The research is dedicated to increasing knowledge about one of the greatest mysteries in SMA: the reason behind the low levels of the SMN protein in patients who suffer from the disease, which is responsible for damage to motor neurons. The donated tissue will help researchers investigate neuron cell bodies in the spinal cord and the correlation between axon and muscle fibers.
Donated tissues, which will be added to by materials donated from Kathryn Swoboda at Massachusetts General Hospital, will be supplied to an academic research center as well as industrial investigation centers all over the world, according to an announcement from the organization. This way, project investigator Dr. Swoboda, who works in collaboration with several other physicians, can use the new resource to assess SMA’s pathology, which differs in level, manifestation and resistance.
This is the first time that such a project is being implemented, and its value is supported by Cure SMA given the importance of investigating the causes and pathological mechanisms of the disease, as well as novel SMA treatments and other therapeutic opportunities.
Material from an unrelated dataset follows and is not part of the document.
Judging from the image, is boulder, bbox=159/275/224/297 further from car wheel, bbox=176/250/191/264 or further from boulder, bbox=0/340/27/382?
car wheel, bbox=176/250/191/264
The collaborative project, which is being led by Drs. Sumner and Crawford from Johns Hopkins University School of Medicine and co-funded by the SMA Foundation and Cure SMA, has already improved current research methods by making the investigational process more sophisticated.
Not only does the project involve everyone willing to participate such as patients, families and friends living with SMA, it also involves a large amount of researchers committed to finding more effective treatments and a cure for the disease. Therefore, Cure SMA is dedicated to supporting the collaborative project hoping that the community can also understand the importance of contributing by donating tissue.